Analytics engineer is the latest role that combines the technical skills of a data engineer with the business knowledge of a data analyst. They are typically coding in SQL, building dbt data models, and automating data pipelines. You could say they own the steps between data ingestion and orchestration.
Whether you are a seasoned analytics engineer or new to the field, it’s important to continually learn new things and improve the work you’ve already done. There is always more advanced SQL aanalytics functions to learn, a new tool to add to your stack, or experience to be gained by improving on your best practices.

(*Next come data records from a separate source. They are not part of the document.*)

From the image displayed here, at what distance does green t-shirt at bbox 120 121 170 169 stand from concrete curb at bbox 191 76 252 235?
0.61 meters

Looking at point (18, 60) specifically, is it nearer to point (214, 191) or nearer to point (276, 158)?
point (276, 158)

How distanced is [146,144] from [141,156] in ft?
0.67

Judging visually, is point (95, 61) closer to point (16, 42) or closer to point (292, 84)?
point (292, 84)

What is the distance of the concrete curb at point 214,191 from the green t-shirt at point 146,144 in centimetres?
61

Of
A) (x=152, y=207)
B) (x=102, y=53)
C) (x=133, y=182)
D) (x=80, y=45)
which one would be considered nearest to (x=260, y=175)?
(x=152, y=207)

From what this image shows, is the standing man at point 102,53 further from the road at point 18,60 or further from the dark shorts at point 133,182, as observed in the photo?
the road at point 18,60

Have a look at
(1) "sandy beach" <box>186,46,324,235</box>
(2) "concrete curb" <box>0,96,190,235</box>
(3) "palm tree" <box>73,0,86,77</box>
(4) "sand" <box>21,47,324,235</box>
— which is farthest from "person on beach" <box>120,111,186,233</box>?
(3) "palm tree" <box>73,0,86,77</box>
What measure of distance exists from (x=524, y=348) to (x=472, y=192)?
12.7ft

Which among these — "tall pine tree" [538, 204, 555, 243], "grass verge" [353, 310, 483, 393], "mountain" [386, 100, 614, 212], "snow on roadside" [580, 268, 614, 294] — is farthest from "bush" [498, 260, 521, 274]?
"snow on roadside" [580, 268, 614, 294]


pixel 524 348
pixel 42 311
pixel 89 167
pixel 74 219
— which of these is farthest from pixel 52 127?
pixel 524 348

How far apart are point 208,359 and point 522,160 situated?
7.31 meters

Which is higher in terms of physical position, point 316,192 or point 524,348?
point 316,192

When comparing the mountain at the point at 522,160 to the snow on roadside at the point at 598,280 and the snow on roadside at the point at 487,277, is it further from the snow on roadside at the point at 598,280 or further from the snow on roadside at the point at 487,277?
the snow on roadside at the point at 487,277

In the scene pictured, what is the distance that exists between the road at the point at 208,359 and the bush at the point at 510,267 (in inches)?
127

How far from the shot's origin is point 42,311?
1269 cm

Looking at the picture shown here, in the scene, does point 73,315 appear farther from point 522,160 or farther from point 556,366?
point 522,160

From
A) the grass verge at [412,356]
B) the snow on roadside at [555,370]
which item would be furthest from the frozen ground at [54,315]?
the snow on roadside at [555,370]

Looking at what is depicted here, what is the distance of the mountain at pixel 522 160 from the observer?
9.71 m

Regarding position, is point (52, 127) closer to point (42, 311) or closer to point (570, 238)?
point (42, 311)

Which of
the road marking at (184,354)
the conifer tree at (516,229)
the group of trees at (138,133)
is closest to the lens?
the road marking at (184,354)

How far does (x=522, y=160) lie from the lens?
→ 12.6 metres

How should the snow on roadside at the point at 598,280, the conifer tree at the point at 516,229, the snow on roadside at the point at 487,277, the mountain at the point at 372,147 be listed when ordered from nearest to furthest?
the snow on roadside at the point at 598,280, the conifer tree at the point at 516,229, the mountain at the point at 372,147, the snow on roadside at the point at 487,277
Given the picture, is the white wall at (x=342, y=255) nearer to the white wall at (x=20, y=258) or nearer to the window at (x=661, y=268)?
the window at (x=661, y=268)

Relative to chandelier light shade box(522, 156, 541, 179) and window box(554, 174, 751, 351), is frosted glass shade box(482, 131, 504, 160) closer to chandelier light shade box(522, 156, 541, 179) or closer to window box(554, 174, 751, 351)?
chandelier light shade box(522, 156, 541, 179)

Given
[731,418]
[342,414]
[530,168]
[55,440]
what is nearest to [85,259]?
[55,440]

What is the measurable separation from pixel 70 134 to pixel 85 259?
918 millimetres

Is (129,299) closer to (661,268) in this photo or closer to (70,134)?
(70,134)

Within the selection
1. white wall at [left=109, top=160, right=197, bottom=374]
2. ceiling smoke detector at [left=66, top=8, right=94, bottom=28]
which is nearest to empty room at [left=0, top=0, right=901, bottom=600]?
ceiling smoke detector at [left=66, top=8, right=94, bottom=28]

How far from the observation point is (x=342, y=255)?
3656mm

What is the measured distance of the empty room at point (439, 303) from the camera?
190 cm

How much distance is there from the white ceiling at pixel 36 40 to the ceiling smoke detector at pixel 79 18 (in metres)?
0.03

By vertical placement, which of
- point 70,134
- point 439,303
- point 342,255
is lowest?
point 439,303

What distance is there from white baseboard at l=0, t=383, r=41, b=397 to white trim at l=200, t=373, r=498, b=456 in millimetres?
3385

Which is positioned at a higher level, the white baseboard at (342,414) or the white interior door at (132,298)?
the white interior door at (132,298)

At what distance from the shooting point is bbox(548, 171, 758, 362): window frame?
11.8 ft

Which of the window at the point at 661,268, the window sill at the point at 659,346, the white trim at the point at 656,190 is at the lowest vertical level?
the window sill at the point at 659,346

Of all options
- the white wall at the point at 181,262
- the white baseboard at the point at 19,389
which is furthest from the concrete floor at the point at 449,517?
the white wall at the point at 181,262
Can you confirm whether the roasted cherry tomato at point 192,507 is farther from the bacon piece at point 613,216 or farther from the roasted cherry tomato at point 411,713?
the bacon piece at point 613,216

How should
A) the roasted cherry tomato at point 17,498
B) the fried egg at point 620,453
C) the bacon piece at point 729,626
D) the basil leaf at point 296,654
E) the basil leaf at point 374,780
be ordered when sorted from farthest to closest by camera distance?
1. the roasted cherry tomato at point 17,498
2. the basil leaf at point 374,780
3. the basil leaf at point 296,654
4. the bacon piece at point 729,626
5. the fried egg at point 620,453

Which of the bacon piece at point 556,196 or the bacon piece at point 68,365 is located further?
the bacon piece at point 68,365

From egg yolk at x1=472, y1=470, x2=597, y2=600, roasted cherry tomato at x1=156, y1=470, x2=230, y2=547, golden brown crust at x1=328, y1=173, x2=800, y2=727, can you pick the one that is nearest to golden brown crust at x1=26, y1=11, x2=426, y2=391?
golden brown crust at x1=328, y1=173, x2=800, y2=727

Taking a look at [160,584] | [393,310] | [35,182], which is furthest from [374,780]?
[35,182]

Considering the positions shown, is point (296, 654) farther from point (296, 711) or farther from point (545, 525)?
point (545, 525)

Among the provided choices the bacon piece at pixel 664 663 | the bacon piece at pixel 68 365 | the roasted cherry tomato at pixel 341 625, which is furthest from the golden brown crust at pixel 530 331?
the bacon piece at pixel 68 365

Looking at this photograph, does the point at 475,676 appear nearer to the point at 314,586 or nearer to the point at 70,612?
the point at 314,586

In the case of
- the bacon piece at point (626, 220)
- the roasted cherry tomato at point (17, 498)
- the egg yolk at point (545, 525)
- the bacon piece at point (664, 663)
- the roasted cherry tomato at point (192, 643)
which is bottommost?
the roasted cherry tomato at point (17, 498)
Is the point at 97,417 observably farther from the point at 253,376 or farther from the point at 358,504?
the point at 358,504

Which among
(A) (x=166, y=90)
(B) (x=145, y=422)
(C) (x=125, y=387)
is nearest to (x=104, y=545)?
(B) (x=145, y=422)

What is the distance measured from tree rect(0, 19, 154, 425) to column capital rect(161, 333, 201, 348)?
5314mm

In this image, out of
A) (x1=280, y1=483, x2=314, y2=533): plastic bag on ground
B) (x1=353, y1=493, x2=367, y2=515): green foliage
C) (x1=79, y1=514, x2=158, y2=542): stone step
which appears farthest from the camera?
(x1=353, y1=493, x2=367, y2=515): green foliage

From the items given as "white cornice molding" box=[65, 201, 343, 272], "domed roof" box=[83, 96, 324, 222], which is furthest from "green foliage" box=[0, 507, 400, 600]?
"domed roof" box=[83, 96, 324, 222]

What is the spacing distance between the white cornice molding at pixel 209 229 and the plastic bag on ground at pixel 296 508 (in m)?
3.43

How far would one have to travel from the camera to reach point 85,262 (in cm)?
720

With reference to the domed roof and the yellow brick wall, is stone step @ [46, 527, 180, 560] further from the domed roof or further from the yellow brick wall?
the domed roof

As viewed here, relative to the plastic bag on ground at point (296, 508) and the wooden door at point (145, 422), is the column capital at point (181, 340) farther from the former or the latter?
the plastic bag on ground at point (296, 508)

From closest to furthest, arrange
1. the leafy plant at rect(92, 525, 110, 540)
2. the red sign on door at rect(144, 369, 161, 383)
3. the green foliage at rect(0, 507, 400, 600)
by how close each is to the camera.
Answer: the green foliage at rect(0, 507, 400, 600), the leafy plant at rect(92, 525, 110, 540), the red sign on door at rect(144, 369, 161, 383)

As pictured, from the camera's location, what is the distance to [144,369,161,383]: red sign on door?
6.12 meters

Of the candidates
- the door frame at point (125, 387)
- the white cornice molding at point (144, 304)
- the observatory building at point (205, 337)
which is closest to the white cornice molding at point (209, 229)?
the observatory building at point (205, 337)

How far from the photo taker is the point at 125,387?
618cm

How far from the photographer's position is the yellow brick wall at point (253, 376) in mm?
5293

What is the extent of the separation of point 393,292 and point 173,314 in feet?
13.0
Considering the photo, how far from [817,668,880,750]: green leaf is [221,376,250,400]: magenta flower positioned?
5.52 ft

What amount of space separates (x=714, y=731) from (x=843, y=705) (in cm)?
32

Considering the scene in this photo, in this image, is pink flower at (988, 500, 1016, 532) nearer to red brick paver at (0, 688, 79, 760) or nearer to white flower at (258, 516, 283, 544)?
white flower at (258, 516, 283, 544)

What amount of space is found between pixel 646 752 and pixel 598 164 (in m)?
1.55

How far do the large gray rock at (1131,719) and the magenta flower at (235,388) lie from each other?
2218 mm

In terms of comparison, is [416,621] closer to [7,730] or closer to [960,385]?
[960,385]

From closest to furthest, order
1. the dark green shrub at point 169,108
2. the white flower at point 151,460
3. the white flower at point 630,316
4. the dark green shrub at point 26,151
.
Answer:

Here are the 5 skills analytics engineers need to know to take their career to the next level:
Basic Dimensional Modeling Techniques
Analytics engineers are organizing the data warehouse, deciding on an architecture that will store data models. Being the person that works closest with the warehouse and builds the data models, they need to have a good understanding of dimensional modeling techniques. While I don’t necessarily believe in strictly following every aspect of these theories, I do think it’s important to be aware of them and understand what they are. Then, you can decide what is best for your individual business and what makes sense for your data models. It’s never going to be a one-size fits all kind of thing!
We may also find that analytics engineers with an advanced level of dimensional modeling skills will demand higher salaries in 2023. Again, look at your needs as a company and figure out what is best for you in terms of balancing salary and skills.
Dimensional modeling involves the use of fact and dim tables to store historical data for your business. You may also hear this referred to as a “star schema”. This is because one fact table is often supported by multiple dim tables. Fact tables store facts about a certain business process. For example, you may have all of the transactions on your website located in a fact table. You could even have a fact table of all the products that go in and out of your warehouse.
Dim (or dimensional) tables store attributes that describe the data that’s stored in a fact table. So, if we think about our orders fact table, a dim table may include data denoting order types, customer profiles, or details about payment methods. I like to think of the mapping tables that may exist in a warehouse. These are the tables that map ids used in other tables to their actual meaning. Dim tables are often these mapping tables joined together to give a more holistic view of a fact.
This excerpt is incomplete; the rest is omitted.